(Texto seleccionado):
O, por decirlo de otro modo: la extrema fragilidad de todo. Una lluvia que cae o no cae, unas langostas que pasan en manada, un comerciante que acapara y aumenta son la diferencia entre la vida y la muerte de docenas, miles. La riqueza es tener opciones, un cierto respaldo: no vivir siempre a punto del desastre. Moverse en un terreno ancho, donde hay incluso lugar para caerse, donde incluso caído estás en algún lado; la miseria es vivir en un filo: cualquier caída es despeñarse.

Llevaba días sin ver a nadie con un reloj en la muñeca. Ahmad tiene uno grande, digital, cuadrado, pesado, metálico, estridente en la derecha: lo mira de tanto en tanto de reojo, como para estar seguro de que sigue allí, como para que yo vea que lo mira, que lo tiene: que es hombre con reloj. Que la hora —no el tiempo sino ese modo de medirlo en horas— importe es un cambio fuerte en una cultura: campesinos que llevan siglos midiendo sus tiempos sin relojes de pronto tienen que enfrentarse a nuevas situaciones —donde la hora es un dato. Y les gusta, por supuesto, mostrarlo: presumir.

Ahmad tiene 28 años y la primaria completa: lee, escribe, hace cuentas. También tiene una mujer, tres hijos, un padre, una madre, tres hermanos, cuatro hermanas, multitud de sobrinos; entre todos tienen tres terrenos de una hectárea, dos de una hectárea y media, uno de dos: ocho hectáreas —entre cuatro varones— que lo hacen más rico que casi todos sus vecinos.

—Pero no se crea, jefe. A mí nadie me regala nada. Yo me parto el lomo.

Entradas de datos almacenadas
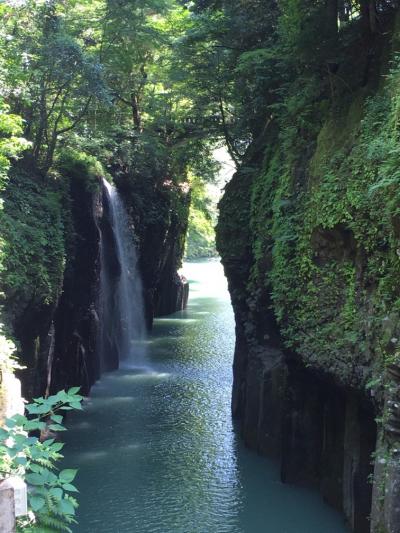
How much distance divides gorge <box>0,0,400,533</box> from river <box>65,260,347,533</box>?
6 cm

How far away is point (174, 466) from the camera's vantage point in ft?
39.8

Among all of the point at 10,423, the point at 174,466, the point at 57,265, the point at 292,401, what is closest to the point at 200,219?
the point at 57,265

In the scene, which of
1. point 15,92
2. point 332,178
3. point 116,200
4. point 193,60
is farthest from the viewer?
point 116,200

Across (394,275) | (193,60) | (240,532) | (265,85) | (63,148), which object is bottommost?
(240,532)

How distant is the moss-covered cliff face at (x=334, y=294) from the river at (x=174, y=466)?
0.67 m

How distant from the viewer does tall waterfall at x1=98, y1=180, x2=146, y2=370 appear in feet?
62.6

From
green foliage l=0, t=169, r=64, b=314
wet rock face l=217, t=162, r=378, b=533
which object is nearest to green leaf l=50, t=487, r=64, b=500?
wet rock face l=217, t=162, r=378, b=533

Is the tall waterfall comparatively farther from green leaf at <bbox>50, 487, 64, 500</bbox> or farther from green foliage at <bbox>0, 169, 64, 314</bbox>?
green leaf at <bbox>50, 487, 64, 500</bbox>

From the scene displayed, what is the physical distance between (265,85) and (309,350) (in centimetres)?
710

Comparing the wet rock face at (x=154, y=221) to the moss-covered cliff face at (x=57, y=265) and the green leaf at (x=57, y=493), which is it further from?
the green leaf at (x=57, y=493)

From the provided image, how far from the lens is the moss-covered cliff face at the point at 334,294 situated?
7.51 metres

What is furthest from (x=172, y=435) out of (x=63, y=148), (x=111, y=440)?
(x=63, y=148)

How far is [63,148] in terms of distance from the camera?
16438 mm

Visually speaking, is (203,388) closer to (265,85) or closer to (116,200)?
(116,200)
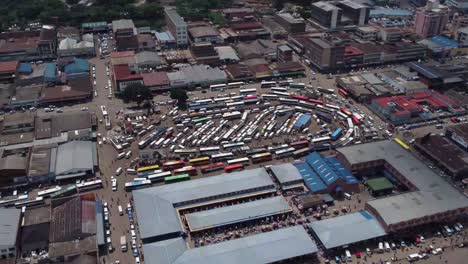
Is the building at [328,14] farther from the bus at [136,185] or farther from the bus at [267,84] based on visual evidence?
the bus at [136,185]

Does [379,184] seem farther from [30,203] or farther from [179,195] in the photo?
[30,203]

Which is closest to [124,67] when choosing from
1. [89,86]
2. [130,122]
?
[89,86]

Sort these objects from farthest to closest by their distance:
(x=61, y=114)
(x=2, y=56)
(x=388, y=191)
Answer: (x=2, y=56) → (x=61, y=114) → (x=388, y=191)

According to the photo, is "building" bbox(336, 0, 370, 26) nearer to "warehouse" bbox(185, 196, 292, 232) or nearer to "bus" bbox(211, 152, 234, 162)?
"bus" bbox(211, 152, 234, 162)

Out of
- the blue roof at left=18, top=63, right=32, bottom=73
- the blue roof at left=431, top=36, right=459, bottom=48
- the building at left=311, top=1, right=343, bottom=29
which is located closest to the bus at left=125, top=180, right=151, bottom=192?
the blue roof at left=18, top=63, right=32, bottom=73

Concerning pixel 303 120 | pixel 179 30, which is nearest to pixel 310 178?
pixel 303 120

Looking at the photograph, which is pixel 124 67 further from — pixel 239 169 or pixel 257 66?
pixel 239 169

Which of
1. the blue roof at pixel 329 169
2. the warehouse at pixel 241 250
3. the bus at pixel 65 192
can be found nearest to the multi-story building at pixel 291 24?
the blue roof at pixel 329 169
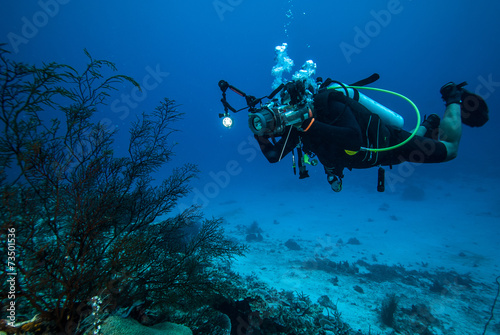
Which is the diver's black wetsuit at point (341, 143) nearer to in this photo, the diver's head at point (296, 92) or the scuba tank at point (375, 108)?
the scuba tank at point (375, 108)

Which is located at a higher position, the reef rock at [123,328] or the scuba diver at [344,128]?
the scuba diver at [344,128]

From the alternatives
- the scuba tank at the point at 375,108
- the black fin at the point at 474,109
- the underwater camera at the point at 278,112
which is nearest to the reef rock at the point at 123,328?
the underwater camera at the point at 278,112

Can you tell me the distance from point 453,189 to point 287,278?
116 ft

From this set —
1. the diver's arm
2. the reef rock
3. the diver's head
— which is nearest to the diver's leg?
the diver's arm

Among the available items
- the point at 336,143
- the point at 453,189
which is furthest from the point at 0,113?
the point at 453,189

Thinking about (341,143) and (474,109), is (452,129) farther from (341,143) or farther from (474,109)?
(341,143)

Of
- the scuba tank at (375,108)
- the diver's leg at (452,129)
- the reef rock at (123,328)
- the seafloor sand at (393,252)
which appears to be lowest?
the seafloor sand at (393,252)

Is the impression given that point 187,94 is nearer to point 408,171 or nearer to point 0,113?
point 408,171

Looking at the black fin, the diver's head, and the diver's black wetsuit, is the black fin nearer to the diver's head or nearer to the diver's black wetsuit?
the diver's black wetsuit

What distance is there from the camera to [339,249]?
14781 millimetres

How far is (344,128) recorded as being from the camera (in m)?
3.26

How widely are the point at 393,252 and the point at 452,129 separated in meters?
14.0

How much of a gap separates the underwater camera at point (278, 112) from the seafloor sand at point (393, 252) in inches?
295

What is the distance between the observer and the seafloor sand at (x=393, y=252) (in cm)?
812
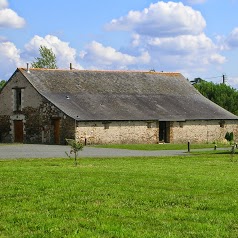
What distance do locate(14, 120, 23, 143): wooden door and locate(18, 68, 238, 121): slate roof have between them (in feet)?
12.9

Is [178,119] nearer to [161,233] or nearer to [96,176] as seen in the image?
[96,176]

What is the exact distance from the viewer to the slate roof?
153 ft

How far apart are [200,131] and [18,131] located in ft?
52.6

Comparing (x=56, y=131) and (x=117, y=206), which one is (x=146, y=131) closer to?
(x=56, y=131)

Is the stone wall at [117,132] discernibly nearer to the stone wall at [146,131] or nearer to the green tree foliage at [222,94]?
the stone wall at [146,131]

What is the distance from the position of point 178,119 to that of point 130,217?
39397 mm

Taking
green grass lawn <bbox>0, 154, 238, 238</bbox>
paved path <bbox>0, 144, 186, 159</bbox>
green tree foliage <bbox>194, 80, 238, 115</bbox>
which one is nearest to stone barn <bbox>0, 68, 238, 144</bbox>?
paved path <bbox>0, 144, 186, 159</bbox>

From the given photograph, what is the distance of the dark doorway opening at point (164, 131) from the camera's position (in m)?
49.4

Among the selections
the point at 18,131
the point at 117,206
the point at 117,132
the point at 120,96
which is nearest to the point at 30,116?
the point at 18,131

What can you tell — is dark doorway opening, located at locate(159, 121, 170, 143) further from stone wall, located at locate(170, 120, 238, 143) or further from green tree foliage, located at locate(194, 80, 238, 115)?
green tree foliage, located at locate(194, 80, 238, 115)

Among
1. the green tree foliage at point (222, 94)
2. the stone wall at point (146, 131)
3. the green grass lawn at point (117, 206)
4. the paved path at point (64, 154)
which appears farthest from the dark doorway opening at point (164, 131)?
the green grass lawn at point (117, 206)

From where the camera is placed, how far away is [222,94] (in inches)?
2753

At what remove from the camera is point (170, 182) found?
600 inches

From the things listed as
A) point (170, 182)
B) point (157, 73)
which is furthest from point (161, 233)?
point (157, 73)
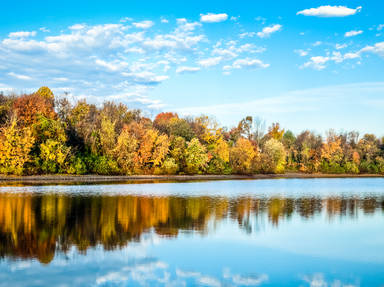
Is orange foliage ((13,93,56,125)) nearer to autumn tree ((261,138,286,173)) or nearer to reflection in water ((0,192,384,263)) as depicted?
reflection in water ((0,192,384,263))

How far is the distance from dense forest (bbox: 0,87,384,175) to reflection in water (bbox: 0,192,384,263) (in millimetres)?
25749

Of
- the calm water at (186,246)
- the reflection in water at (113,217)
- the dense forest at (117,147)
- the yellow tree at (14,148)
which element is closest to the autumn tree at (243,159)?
the dense forest at (117,147)

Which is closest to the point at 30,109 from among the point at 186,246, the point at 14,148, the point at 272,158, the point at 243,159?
the point at 14,148

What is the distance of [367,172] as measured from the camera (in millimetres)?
96812

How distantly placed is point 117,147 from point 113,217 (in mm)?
40840

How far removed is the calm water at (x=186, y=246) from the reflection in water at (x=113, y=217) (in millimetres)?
45

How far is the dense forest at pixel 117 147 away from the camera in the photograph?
52.5 metres

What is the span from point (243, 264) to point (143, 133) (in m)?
54.5

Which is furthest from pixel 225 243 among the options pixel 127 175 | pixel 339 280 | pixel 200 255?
pixel 127 175

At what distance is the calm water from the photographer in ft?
33.7

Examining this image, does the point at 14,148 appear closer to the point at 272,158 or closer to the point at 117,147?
the point at 117,147

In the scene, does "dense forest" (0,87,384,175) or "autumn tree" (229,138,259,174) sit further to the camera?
"autumn tree" (229,138,259,174)

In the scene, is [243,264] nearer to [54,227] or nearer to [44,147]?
[54,227]

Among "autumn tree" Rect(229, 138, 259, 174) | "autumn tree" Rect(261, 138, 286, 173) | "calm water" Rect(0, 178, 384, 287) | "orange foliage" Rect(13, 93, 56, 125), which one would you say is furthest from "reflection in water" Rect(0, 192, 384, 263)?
"autumn tree" Rect(261, 138, 286, 173)
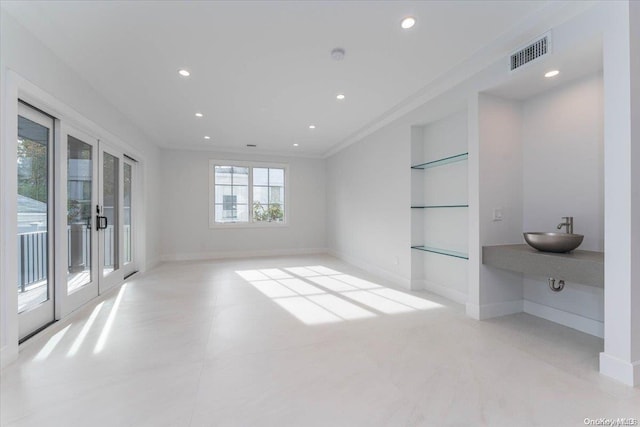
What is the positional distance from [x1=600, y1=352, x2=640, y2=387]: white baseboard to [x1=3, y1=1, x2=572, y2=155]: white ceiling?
8.48 feet

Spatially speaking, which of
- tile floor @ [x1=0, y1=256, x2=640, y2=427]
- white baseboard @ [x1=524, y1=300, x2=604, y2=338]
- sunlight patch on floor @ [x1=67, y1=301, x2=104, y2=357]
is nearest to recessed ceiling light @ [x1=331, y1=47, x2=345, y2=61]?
tile floor @ [x1=0, y1=256, x2=640, y2=427]

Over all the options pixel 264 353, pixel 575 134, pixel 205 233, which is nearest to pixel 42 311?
pixel 264 353

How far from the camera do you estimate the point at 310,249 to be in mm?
7641

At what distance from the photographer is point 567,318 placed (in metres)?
2.76

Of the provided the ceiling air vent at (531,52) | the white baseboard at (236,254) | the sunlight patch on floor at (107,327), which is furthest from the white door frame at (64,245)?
the ceiling air vent at (531,52)

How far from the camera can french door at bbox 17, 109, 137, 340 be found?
2.57 m

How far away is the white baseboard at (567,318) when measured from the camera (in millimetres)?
2545

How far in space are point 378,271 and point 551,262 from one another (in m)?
2.91

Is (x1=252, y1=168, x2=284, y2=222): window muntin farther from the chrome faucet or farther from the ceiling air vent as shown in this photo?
the chrome faucet

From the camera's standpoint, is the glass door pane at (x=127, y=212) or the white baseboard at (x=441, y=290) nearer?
the white baseboard at (x=441, y=290)

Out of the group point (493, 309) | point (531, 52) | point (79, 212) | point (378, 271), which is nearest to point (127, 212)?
point (79, 212)

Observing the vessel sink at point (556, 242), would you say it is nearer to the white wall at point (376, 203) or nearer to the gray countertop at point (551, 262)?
the gray countertop at point (551, 262)

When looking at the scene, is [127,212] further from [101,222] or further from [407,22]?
[407,22]

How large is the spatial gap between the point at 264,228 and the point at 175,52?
16.3 ft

(Consigna de trabajo):
Responda sí o no a cada afirmación según el texto seleccionado y cite textualmente las palabras que lo deciden: (a) Ahmad lleva el reloj en la muñeca izquierda. (b) Ahmad terminó la escuela primaria. (c) Los terrenos de la familia de Ahmad suman diez hectáreas.

(Solución de la tarea):
(a) No: «estridente en la derecha».
(b) Sí: «Ahmad tiene 28 años y la primaria completa».
(c) No: «ocho hectáreas».